Set exercise 1: According to the passage on AMD's Piledriver processors, which Opteron line is meant for two-socket and four-socket servers?
Set exercise 2: Please resume the passage on AMD's Piledriver processors, starting after its last sentence.

Excerpt to read:
__________________________________________________
The "Piledriver" core modules only started shipping in the "Trinity" APUs, a hybrid CPU-GPU design last mentioned back in May, and they have yet to be incorporated inside Opteron server processors, which are still stuck at the "Bulldozer" core module level. As El Reg reported earlier this week, Suresh Gopalakrishnan, vice president and general manager of AMD's server business unit, is promising to stage the Piledriver Opteron machines - the "Delhi" Opteron 3300s for single-socket machines, the "Seoul" Opteron 4300s for two-socket and single-socket systems, and the "Abu Dhabi" Opteron 6300s for two-socket and four-socket servers - over 2012 and 2013, with at least one variant of Piledrivers expected sometime before the end of this year.
__________________________________________________
Dataset content:
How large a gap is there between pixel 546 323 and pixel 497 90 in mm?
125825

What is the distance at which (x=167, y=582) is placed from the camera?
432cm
__________________________________________________
Task result 1: The "Abu Dhabi" Opteron 6300s.

Task result 2:
With the Bulldozer, Piledriver, and Steamroller designs, AMD is sticking with its fundamental philosophy of creating a two-core processor module that has a shared floating point unit and other shared components. The idea is to create a module tuned for virtualization and HPC workloads alike that shares some circuits and that doesn't just cookie-cutter cores onto a die and thereby waste real estate, suck juice, and emit heat more than it needs to. The Piledriver cores have a number of tweaks to make them run more efficiently, and according to Papermaster's revelations at Hot Chips, AMD has a few more tricks up its sleeve to get aggregations of dual-core modules to get more work done while generating the same or less heat.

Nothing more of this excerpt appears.